Pretreatment operations are essential to high yields for biological processing of cellulosic biomass to fuels and chemicals that would open up major new agricultural markets with powerful societal benefits and have a major impact on costs. A team of researchers experienced with cellulosic biomass hydrolysis formed a Biomass Refining Consortium for Applied Fundamentals and Innovation (CAFI) to develop comparative data on the more promising pretreatment options for the first time. Pretreatment by ammonia explosion, aqueous ammonia recycle, controlled pH, dilute acid, flowthrough, lime, and sulfur dioxide steam explosion are applied to single sources of corn stover and poplar wood, and comparative data are developed on the digestibility of cellulose in the pretreated solids using a controlled source of enzyme.

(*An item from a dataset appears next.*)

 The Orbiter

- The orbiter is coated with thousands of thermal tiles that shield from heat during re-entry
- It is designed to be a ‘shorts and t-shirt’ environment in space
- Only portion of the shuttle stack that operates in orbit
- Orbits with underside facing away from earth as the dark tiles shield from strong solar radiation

Most of the glucan in corn stover was solubilized in the enzymatic digestion step at cellulase enzyme loadings of 60 and 15 FPU/g glucan for each pretreatment, demonstrating that all are effective in making corn stover cellulose accessible to enzymes. The data showed slightly higher yields for lime, ARP, and flowthrough technologies that remove substantial amounts of lignin. However, because AFEX achieved such yields even though no lignin was removed, lignin removal does not appear to be essential to enhance the digestibility of corn stover cellulose. Although most of the xylose was released during pretreatment for dilute acid, flowthrough, partial flow, and controlled pH pretreatments, the cellulase formulation used was effective in releasing residual xylose for the solids from all pretreatments. The high-pH pretreatments of AFEX, ARP, and lime particularly benefited from this xylanase activity in that about half was solubilized by enzymes for ARP, two thirds for lime, and essentially all for AFEX. A more detailed study is exploring how addition of hemicellulase enzymes could improve recovery of hemicellulose sugars from the pretreated solids and tradeoffs in glucose yields over a wider range of cellulase loadings. Initial data for pretreatment of poplar wood show that more severe conditions are needed to achieve reasonable glucose yields from cellulose at higher pH.